# Ardell Lash & Brow Accelerator



## Aquilah (Jul 22, 2006)

Okay, I tried to find information on this in older threads, so I did look first *lol* However, I only saw reference to people using it, nothing on how well it worked for them. I know Janelle mentioned it once or twice, and it appears as though she recommended it... Has anyone else tried it? If so, does it work? I'd like to fill in the sparse areas of my brows, as well as make them thicker/fuller... Just curious here my peeps


----------



## goddess13 (Jul 22, 2006)

I posted about this in reply to someone not long ago, and I can't find it. Grrr

While I'm trying to find it, it does work. I had an accident with an eye lash curler and it helped my lashes to grow back.









I found the thread I was looking for





https://forum.makeuptalk.com/sho...sh+Growth.html


----------



## Aquilah (Jul 22, 2006)

Thanks chica!!!


----------



## Cool Kitten (Jul 22, 2006)

ok, looks like you can buy castor oil and just use that!

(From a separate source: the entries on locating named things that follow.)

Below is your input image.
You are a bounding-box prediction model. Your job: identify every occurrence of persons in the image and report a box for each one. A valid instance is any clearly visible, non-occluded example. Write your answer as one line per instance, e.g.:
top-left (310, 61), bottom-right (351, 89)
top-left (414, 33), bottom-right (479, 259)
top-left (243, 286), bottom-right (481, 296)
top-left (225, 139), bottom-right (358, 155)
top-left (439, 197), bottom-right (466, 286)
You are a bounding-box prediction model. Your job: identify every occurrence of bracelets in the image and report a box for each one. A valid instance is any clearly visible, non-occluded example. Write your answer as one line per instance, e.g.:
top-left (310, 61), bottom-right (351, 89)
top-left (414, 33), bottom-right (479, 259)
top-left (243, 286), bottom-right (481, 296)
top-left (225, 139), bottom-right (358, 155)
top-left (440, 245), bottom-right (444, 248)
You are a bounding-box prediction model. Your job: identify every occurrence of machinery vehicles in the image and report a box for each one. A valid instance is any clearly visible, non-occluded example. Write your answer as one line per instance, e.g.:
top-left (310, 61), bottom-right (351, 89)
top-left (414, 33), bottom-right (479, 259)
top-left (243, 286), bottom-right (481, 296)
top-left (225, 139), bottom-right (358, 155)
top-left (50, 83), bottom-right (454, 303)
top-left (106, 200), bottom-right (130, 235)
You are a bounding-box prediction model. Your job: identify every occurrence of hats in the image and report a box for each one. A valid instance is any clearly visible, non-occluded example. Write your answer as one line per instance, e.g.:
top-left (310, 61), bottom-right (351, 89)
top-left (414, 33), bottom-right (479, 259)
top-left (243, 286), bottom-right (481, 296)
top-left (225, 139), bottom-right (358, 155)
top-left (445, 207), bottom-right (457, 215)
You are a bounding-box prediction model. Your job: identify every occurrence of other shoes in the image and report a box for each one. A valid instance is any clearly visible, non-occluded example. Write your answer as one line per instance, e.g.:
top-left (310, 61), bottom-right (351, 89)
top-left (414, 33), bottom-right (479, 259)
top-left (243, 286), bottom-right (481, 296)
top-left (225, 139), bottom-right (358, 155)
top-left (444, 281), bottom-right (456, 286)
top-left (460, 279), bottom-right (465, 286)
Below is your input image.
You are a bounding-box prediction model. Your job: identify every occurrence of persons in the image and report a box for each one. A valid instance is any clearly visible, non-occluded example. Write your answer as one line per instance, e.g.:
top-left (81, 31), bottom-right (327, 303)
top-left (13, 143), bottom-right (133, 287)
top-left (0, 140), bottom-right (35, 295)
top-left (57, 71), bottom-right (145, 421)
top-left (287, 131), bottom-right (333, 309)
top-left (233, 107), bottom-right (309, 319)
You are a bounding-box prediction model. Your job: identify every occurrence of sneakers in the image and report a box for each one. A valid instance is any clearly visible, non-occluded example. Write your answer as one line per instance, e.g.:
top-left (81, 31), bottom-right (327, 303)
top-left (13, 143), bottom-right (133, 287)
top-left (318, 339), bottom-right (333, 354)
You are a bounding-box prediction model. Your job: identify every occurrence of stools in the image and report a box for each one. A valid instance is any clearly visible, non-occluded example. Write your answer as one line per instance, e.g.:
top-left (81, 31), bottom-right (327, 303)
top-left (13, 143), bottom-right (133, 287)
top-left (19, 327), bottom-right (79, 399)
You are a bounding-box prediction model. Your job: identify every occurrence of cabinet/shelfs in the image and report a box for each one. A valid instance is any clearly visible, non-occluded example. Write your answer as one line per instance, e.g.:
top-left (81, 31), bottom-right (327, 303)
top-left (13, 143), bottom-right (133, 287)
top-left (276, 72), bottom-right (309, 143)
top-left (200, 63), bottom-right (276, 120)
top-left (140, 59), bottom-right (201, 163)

Ardell is like $4 at drugstores i think, i've seen it somewhere.


----------



## Aquilah (Jul 22, 2006)

I had already bought it before I posted this... I was just curious as to how well it worked... I had a GC to Rite-Aid, so it's not like I lost any money there if it doesn't *lol* I'm going to start using it tonight, and we'll see what happens


----------



## goddess13 (Jul 22, 2006)

Let us know how you go with it please


----------



## fickledpink (Jul 22, 2006)

I hope it works! Let me know how you like it!


----------



## goddess13 (Aug 17, 2006)

How are you going with it *Aquilah*?


----------



## liltweekstar (Aug 29, 2006)

i've used it! on my brows it didn't really work too much but on my lashes it did. i had a TINY tiny tiny sparse area that didn't have hair for a few months... but i used this product every night.. just used the tip and dabbed it on... and now there's hair again. i got mine at Ulta.


----------



## mango (Aug 30, 2006)

it did not work for me at all, but then i have only 15 lashes or so, so i wasn't expecting a miracle.


----------



## Brownshugaz (Aug 30, 2006)

keep us updated Aquilah


----------



## Aquilah (Aug 30, 2006)

It has in fact assisted my lashes in getting slightly longer and thicker, but it's done crap for my brows! LOL! Thank goodness for brow wax &amp; powder! LMAO!


----------



## janetsbreeze (Aug 30, 2006)

i had heard of the castor oil approach too, but didn't know there was anything made especially for this


----------



## claudia (Sep 2, 2006)

it made my lashes a bit longer and thicker ( i already had a lot) but it took 2-3 months to see results.


----------



## KristieTX (Sep 3, 2006)

I would love this product if it worked for the brows. I have one patch on my brows that does not want to grow back no matter what I try.


----------



## erad (Sep 3, 2006)

Ohh, I am now curious about this stuff! does anyone know if it is avalible in Canada? Or where can I get castor oil?


----------



## eightthirty (Sep 5, 2006)

Darn. I'm in desperate need of brow help, still....after all this time on MUT! Sorry to hear it didn't work for your brows Aquilah!


----------